● Listed entries
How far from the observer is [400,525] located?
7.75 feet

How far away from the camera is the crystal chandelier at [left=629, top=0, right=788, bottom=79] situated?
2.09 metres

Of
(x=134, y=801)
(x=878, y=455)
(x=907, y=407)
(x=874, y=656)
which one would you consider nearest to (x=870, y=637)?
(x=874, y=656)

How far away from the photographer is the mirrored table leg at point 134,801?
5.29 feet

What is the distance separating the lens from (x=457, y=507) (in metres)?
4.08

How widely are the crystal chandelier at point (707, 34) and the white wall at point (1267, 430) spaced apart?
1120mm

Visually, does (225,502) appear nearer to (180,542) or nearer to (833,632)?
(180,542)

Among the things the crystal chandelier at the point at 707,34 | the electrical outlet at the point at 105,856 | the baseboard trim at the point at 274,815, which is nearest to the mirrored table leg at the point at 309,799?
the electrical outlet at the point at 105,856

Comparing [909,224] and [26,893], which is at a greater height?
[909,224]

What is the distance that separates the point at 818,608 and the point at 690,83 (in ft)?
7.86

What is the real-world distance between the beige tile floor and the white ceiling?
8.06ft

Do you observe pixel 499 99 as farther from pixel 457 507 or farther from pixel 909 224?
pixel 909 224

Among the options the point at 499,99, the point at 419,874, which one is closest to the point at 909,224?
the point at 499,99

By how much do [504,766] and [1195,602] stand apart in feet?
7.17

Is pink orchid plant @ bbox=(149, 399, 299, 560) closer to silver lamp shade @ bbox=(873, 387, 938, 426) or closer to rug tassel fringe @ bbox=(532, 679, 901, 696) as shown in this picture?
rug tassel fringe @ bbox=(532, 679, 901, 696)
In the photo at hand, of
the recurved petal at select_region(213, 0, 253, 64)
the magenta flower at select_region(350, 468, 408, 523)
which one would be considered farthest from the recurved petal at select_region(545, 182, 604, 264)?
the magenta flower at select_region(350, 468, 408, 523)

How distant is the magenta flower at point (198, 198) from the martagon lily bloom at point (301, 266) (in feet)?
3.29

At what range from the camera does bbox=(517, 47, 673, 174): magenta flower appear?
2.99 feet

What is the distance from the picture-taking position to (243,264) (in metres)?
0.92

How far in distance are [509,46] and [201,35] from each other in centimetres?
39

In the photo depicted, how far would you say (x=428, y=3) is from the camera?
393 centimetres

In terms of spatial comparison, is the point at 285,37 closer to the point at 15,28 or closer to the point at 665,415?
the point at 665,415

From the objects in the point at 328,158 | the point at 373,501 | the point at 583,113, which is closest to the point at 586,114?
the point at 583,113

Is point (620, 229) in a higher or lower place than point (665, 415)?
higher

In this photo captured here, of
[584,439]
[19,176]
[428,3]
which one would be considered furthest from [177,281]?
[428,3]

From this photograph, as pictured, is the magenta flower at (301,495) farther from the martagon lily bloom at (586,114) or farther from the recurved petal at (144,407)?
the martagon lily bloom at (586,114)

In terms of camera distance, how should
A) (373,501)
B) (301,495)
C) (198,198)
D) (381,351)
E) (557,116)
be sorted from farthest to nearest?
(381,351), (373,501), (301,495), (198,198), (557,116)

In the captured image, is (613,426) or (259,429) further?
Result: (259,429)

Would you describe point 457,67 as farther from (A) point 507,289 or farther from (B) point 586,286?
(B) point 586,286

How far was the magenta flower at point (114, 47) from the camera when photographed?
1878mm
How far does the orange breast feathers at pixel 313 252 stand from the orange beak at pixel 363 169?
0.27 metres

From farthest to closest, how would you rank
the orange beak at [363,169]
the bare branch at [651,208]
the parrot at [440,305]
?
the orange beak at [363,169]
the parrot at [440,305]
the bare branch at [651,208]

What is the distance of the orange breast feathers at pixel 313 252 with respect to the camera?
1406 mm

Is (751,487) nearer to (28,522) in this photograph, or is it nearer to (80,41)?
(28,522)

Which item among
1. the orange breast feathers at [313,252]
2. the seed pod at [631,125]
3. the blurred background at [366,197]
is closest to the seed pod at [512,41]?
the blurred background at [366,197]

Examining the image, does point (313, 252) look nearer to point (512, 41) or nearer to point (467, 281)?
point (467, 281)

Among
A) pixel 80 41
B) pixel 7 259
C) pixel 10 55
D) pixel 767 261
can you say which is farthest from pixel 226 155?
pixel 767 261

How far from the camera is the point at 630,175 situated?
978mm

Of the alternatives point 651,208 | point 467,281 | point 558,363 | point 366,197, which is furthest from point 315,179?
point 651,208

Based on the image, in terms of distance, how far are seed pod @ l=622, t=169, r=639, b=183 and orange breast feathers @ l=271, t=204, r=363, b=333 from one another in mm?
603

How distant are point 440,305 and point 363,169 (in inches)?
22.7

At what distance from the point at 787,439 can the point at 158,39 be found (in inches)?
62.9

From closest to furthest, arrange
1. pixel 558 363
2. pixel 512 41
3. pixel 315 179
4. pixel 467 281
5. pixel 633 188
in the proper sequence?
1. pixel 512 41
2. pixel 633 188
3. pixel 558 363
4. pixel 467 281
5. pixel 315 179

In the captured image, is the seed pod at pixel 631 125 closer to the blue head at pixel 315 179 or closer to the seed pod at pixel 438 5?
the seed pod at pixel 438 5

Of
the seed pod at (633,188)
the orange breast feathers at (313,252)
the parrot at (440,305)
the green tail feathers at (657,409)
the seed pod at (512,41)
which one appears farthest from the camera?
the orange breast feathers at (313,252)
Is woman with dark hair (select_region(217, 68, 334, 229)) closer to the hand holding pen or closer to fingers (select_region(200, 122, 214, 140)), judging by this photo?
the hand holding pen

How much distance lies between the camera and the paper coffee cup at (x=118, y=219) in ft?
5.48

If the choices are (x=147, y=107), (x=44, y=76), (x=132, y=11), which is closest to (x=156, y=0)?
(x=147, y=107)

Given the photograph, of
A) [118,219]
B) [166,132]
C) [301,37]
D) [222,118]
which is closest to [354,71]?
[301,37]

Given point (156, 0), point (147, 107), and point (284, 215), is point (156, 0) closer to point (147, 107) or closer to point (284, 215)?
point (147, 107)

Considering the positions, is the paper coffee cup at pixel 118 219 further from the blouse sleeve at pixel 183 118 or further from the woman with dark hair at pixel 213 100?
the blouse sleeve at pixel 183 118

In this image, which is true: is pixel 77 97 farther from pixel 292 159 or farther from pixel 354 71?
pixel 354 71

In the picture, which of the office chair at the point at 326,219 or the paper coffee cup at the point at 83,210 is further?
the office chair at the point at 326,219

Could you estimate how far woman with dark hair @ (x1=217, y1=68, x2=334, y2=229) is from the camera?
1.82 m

● Written task
Rewrite the records above as a numbered list, leaving out blank lines, from the line containing "Based on the" up to and including the line containing "5. pixel 315 179".

● Exercise solution
1. Based on the image, in terms of distance, how far are seed pod @ l=622, t=169, r=639, b=183 and orange breast feathers @ l=271, t=204, r=363, b=333 from one another in mm?
2. 603
3. How distant are point 440,305 and point 363,169 (in inches)?
4. 22.7
5. At what distance from the point at 787,439 can the point at 158,39 be found (in inches)?
6. 62.9
7. From closest to furthest, arrange
8. 1. pixel 558 363
9. 2. pixel 512 41
10. 3. pixel 315 179
11. 4. pixel 467 281
12. 5. pixel 633 188
13. in the proper sequence?
14. 1. pixel 512 41
15. 2. pixel 633 188
16. 3. pixel 558 363
17. 4. pixel 467 281
18. 5. pixel 315 179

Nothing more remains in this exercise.